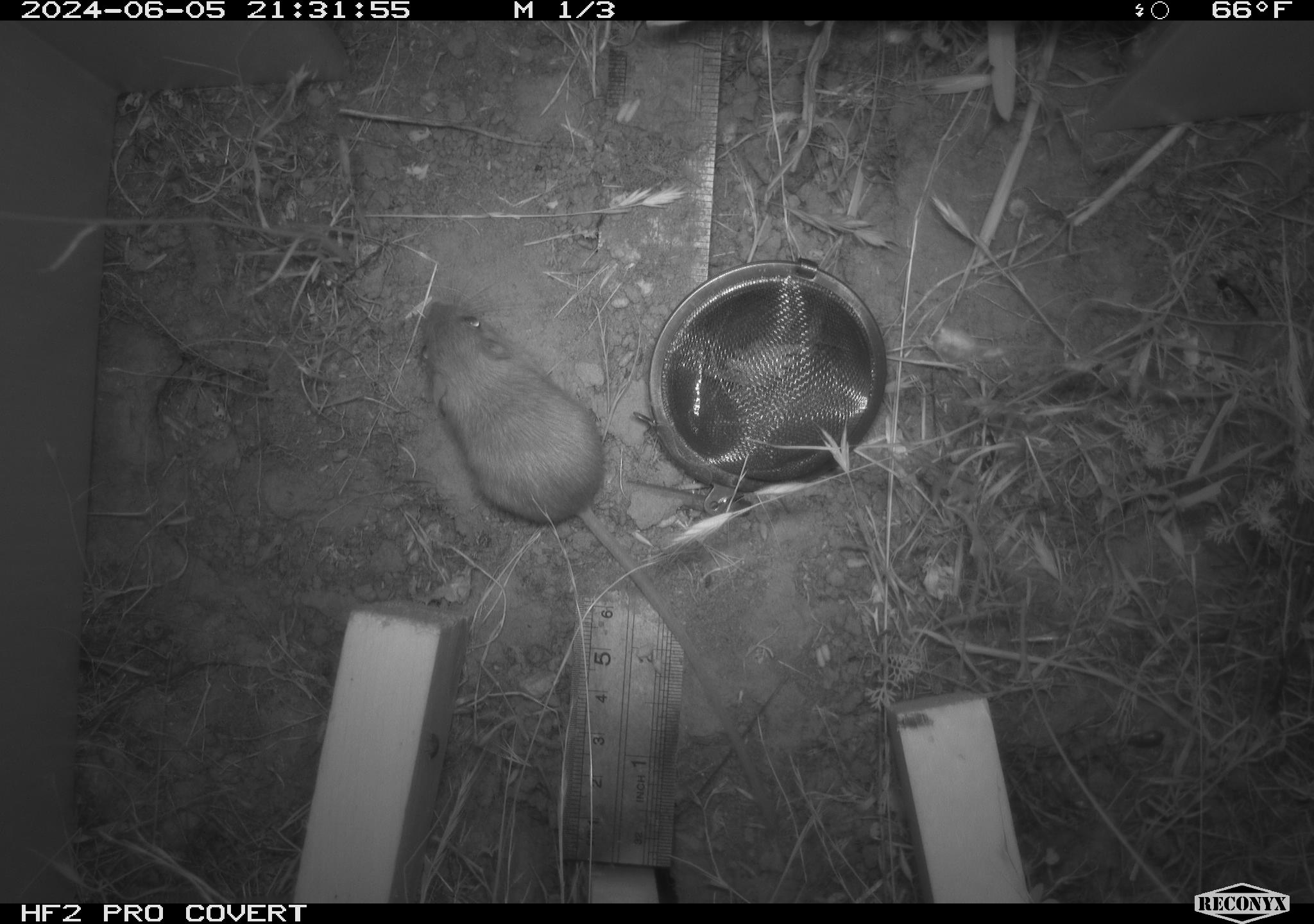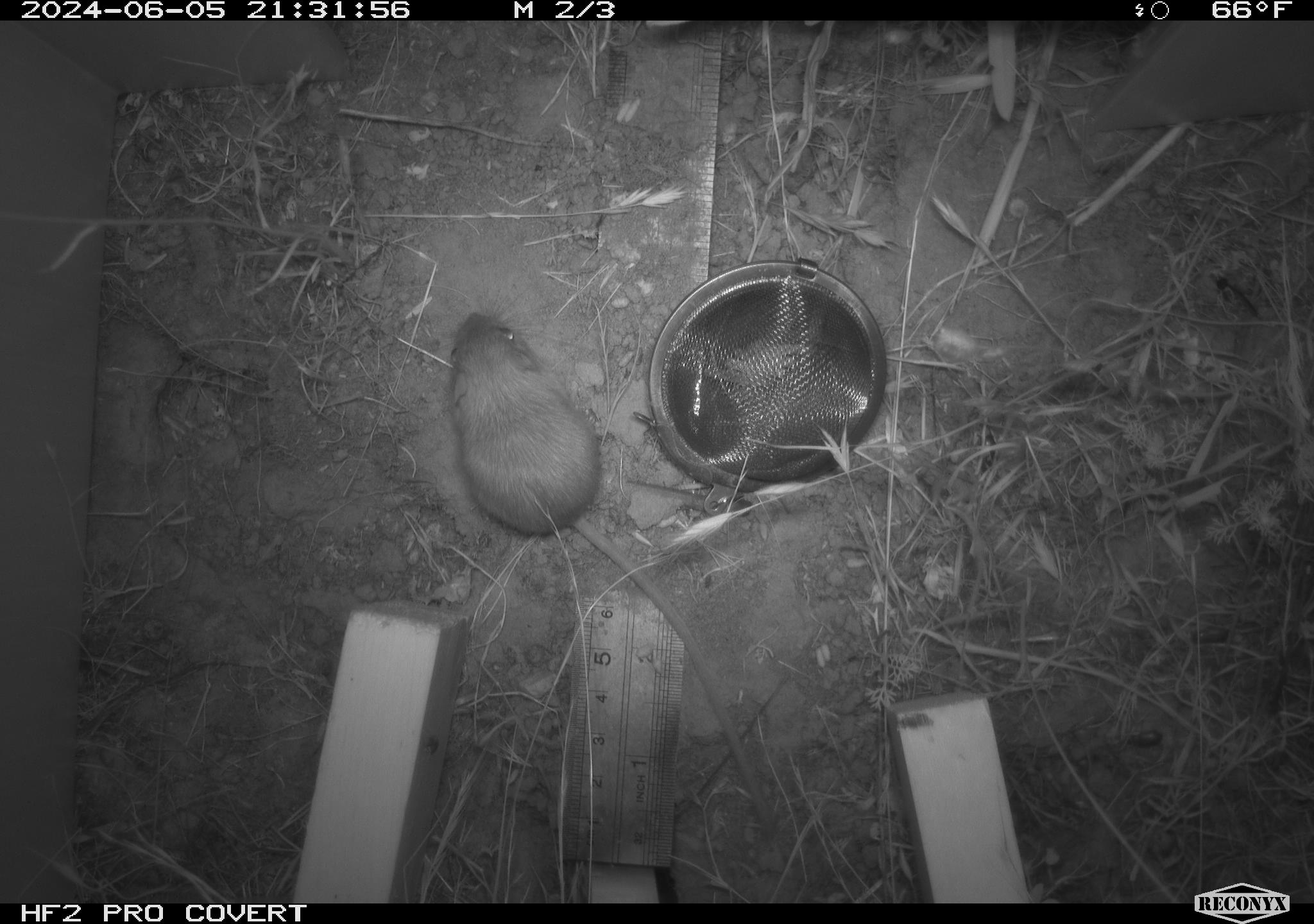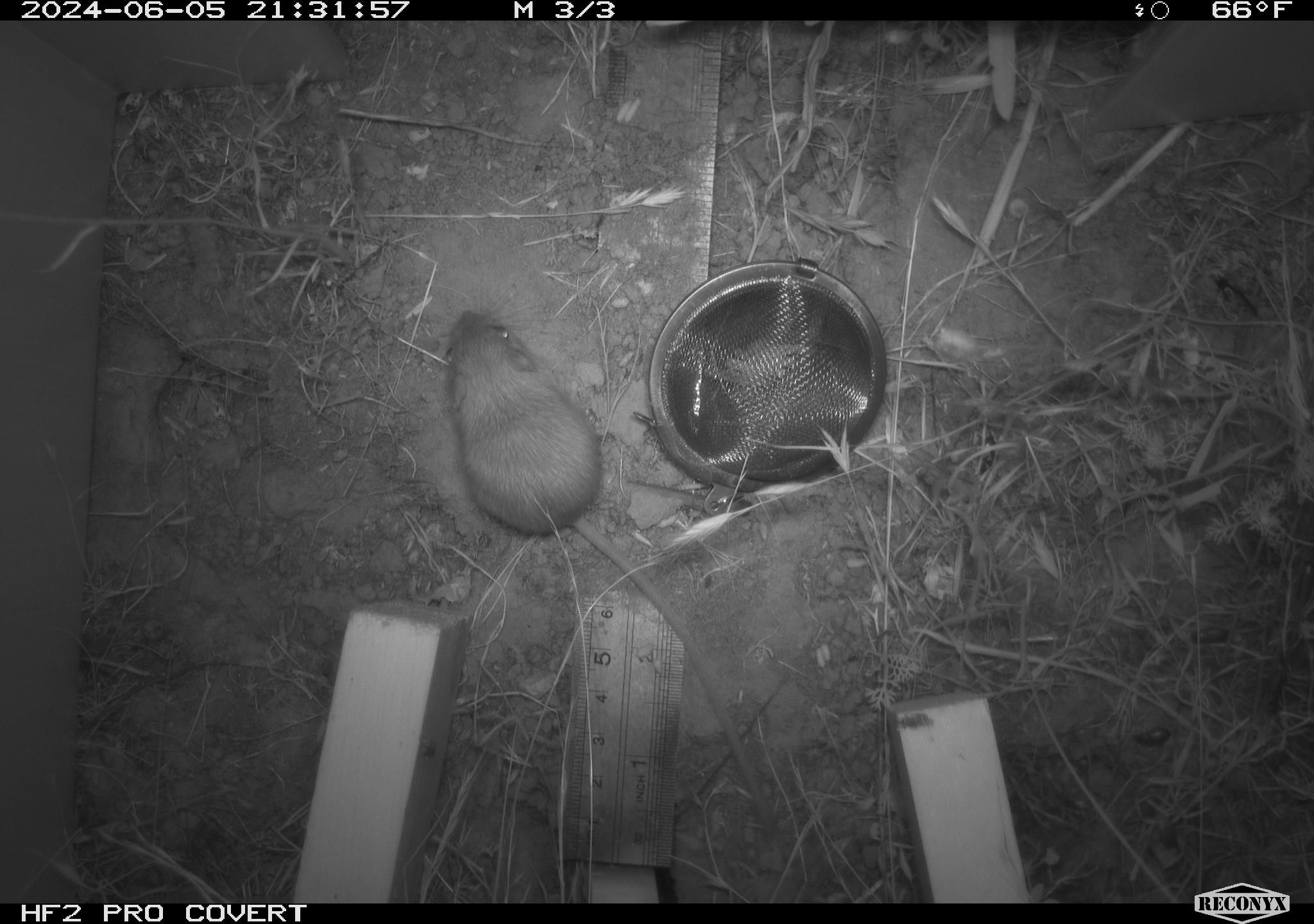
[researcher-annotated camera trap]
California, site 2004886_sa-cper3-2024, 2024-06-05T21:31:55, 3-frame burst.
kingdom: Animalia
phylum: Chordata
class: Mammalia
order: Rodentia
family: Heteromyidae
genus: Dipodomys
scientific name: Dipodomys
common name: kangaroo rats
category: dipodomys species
--
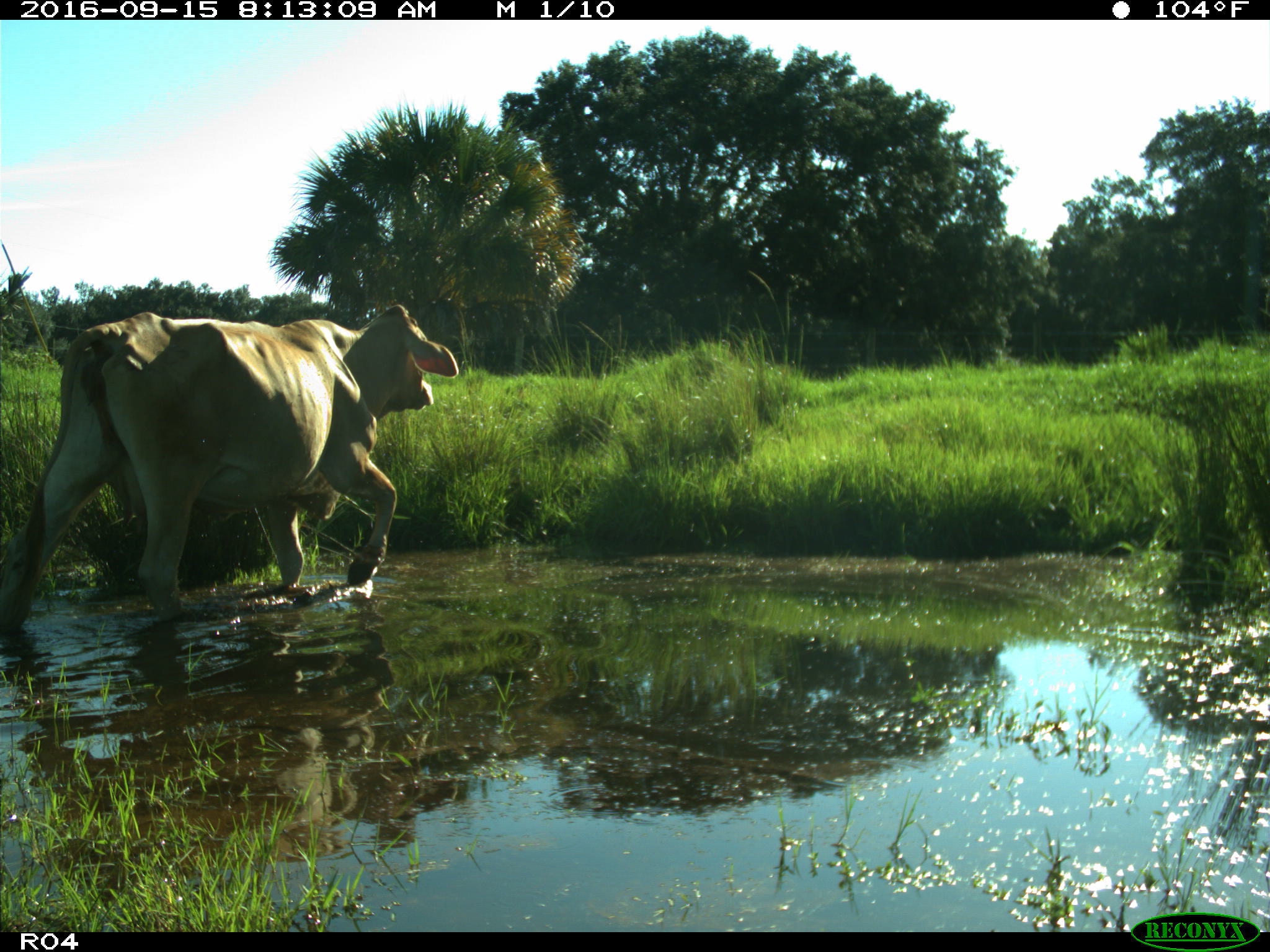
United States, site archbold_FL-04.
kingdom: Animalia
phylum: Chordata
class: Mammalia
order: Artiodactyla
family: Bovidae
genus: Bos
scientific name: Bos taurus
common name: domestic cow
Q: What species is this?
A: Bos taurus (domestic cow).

Instructions to follow: Set down, exactly as they appear above, all lines from the one that has "order: Artiodactyla" down to the one that has "A: Bos taurus (domestic cow).", including those two and no others.

Answer to this problem:
order: Artiodactyla
family: Bovidae
genus: Bos
scientific name: Bos taurus
common name: domestic cow
Q: What species is this?
A: Bos taurus (domestic cow).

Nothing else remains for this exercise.